The Databricks runtime is shipped with two Java Runtimes: JRE 8 and JRE 17. While the first one is used by default, you can use the environment variable JNAME to specify the other JRE: JNAME: zulu17-ca-amd64.

FWIW, AFAIK JNAME is available since DBR 10.

We've seen use cases, which benefit from switching the JRE. Which actually makes a lot of sense, if you see which major improvement were added in the latest JREs. Having this possibility in the DBR is great.

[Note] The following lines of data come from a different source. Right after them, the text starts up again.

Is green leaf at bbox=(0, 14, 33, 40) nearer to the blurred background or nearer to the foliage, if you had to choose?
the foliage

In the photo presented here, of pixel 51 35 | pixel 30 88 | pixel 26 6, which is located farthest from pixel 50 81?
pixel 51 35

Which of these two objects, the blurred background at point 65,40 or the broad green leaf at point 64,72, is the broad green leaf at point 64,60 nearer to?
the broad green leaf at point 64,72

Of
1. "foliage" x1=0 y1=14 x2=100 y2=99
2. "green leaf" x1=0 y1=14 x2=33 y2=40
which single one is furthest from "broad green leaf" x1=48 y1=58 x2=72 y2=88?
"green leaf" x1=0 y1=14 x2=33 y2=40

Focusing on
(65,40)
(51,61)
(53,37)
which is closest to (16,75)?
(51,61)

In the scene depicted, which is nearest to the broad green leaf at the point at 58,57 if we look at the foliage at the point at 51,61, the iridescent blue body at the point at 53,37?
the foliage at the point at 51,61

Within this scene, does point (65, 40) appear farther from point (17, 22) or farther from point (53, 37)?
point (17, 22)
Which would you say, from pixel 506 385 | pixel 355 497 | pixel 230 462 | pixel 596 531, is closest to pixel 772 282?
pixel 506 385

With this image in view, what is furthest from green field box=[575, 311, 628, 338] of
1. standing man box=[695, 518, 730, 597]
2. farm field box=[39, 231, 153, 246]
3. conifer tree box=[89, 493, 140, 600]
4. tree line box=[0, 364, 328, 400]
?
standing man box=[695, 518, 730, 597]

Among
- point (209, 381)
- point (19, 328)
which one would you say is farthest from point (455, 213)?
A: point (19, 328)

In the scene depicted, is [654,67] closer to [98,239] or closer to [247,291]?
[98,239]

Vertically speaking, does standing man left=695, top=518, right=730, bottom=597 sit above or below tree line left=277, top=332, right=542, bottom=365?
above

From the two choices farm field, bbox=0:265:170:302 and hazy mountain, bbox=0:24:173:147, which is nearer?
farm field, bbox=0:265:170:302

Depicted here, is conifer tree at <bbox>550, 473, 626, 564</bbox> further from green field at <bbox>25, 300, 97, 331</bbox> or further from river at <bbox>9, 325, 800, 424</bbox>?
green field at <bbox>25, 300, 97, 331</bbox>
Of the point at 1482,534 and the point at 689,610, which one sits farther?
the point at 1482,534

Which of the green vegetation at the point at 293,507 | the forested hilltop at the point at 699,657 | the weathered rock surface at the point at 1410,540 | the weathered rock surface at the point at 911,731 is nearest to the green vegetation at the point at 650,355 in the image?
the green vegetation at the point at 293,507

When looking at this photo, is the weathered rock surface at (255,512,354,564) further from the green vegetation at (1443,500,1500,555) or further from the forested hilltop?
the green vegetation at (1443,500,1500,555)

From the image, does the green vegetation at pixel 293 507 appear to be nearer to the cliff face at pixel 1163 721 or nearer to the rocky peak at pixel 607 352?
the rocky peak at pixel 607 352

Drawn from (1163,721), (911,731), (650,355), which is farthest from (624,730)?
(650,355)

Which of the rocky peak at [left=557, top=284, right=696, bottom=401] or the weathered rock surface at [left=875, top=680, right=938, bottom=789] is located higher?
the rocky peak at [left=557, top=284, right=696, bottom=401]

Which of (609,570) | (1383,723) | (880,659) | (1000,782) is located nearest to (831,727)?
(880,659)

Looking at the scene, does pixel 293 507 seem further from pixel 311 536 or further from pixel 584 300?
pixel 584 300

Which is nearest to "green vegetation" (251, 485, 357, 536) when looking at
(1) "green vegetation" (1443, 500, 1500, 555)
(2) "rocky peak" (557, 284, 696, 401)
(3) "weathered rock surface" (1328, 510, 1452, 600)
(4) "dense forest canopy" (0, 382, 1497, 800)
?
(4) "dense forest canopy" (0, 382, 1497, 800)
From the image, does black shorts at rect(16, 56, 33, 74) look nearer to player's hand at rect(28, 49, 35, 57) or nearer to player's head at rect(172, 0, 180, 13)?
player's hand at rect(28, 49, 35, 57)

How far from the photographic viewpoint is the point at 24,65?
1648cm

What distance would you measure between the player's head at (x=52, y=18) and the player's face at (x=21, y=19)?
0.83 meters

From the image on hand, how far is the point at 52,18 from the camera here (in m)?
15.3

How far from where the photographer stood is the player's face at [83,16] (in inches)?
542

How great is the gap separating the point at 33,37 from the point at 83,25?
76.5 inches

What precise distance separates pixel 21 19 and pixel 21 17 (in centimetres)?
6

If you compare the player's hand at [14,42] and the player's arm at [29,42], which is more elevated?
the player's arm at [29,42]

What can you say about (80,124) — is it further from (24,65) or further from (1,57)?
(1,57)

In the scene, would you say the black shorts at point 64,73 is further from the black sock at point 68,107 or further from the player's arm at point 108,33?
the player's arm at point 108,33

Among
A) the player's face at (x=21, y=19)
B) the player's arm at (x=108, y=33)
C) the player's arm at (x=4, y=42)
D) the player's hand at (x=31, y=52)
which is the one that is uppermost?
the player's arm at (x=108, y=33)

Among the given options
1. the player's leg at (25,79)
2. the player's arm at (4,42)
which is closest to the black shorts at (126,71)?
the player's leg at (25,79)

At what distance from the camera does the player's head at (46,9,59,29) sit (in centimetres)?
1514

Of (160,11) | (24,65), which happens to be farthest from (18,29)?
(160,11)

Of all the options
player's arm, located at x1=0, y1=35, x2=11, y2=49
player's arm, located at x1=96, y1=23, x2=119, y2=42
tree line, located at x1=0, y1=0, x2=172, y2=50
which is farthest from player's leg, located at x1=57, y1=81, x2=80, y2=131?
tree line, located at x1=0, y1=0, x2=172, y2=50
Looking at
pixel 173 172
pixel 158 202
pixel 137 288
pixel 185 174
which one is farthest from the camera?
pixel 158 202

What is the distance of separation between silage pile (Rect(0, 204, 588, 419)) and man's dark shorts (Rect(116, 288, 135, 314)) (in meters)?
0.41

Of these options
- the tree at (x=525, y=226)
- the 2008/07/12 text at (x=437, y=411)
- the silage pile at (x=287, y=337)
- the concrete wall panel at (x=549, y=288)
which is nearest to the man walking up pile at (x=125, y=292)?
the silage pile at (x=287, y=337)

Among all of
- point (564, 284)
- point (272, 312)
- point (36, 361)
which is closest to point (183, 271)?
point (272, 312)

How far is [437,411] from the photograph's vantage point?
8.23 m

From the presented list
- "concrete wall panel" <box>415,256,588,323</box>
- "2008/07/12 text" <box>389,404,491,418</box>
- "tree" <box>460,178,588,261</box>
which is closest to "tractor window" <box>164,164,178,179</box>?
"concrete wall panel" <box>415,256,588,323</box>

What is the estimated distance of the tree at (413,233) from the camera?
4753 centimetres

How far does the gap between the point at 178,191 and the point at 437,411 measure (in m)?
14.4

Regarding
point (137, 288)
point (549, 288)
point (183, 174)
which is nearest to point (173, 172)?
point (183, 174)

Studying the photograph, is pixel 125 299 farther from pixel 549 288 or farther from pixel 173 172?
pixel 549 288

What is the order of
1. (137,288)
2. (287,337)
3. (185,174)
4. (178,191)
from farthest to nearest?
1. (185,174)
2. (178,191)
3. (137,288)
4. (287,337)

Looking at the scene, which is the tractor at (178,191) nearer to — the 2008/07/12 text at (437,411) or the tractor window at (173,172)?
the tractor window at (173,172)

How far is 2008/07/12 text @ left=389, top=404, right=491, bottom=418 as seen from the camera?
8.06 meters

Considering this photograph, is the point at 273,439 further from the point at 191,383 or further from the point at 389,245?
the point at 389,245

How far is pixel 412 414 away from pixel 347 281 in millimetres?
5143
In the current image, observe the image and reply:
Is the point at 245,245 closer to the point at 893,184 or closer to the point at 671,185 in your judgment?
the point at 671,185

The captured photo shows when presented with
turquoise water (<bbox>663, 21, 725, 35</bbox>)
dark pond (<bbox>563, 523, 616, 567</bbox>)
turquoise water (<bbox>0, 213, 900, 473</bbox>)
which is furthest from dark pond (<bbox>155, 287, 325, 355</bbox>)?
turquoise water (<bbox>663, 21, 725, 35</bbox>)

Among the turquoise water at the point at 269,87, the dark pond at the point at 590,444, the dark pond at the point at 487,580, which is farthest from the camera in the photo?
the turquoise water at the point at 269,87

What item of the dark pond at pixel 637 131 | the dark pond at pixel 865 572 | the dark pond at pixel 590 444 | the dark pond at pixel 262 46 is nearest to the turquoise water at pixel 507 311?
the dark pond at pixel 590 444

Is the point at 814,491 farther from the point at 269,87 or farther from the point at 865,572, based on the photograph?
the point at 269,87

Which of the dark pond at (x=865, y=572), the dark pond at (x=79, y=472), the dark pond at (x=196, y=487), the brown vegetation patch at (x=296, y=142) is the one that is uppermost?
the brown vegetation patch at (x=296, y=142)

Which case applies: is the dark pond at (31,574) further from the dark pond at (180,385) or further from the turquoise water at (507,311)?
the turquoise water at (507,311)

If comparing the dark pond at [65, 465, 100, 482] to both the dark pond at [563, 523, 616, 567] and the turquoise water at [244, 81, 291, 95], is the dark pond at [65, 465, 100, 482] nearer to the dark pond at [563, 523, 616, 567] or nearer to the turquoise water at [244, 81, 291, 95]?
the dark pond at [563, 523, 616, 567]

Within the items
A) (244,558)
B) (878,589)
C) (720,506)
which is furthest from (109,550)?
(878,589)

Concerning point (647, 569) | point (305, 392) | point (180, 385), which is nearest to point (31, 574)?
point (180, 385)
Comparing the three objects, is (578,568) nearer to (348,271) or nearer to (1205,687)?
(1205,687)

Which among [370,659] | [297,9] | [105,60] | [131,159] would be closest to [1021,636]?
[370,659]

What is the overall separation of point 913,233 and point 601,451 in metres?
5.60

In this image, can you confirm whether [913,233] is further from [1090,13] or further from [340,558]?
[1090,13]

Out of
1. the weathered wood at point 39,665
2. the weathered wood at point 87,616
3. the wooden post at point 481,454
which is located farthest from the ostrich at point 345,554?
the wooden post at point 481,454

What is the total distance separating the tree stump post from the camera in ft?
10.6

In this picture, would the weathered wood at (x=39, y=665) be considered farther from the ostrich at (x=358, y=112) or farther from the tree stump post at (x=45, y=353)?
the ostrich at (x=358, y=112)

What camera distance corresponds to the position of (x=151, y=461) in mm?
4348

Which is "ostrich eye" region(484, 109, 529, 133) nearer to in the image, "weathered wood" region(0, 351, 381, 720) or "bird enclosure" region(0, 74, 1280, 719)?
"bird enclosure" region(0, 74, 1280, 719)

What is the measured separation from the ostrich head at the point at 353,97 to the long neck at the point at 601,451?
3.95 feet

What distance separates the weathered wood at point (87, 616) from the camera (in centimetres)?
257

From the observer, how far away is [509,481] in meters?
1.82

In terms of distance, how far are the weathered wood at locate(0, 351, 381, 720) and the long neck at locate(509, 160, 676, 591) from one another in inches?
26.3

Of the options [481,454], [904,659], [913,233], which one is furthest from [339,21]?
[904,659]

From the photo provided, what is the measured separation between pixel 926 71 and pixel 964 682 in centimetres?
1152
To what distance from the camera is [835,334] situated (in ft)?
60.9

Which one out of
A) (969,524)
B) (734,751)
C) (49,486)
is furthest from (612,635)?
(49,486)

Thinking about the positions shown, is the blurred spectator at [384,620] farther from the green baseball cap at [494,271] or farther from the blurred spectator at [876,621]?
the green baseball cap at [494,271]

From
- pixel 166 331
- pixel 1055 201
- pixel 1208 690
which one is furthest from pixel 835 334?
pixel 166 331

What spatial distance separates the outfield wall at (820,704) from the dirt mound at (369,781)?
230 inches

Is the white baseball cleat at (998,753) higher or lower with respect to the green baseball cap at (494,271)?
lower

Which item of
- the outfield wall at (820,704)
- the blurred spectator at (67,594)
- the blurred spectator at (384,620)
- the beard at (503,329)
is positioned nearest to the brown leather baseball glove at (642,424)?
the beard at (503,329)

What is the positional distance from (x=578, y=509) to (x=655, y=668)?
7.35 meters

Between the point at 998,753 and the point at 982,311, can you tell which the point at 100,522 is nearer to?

Spark itself supports these runtimes, and with Spark 4.0 we will have official support for Java 21, which is the current LTE release.

My questions would be:
* What is Databricks strategy on the Java Runtimes?
* What is the reason that Databricks still ships JRE 8 as default, while competitors like MS Fabric decided to use newer version by default.
* The new version of Spark (Spark 4.0) is just around the corner, and Databricks supports some of these new features already today (like PySpark DataSources or Variant type). Which is awesome! What about Java 21, when will we able to use this version in DBR?

4 REPLIES 4

AlexeyEgorov
New Contributor II

Thanks for your post. We learned it the hard way as some of the software we use (Apache Sedona) produced strange errors which were solved by the usage of JRE17. I wonder what disadvantages in performance in security there might be by staying on JRE8.

Witold
Honored Contributor

@AlexeyEgorovThis post is bit outdated, as, starting from Databricks Runtime 16, JDK 17 is the new default.

AlexeyEgorov
New Contributor II

@Witold Thanks for this hint! However, as we didn't switch to 16 already (which is pretty new?), we experienced those issues. I will let my team know.

catalyst
New Contributor II

@Witold Thanks for the original post here, Any luck with jdk-21 on DBR-17?
I'm using some java-17 features in the code alongside spark-4.0.0 which I wanted to run on DBR-17. Sadly the generic jname=zulu21-ca-amd64 did not work for me. I also tried other variations of valid builds such as zulu21.34.19-ca-jdk21.0.3-linux_amd64.
However, none of these options (added to the Advanced options section) seemed to help.
I only found the default zulu17-ca-amd64 appear, when I ran an ls on /usr/lib/jvm each time.

Wishing the jdk support on the Databricks-Runtimes would be in-line with what the open-source Spark releases support. (in this case 21).
Are there any workarounds that you might have to suggest here?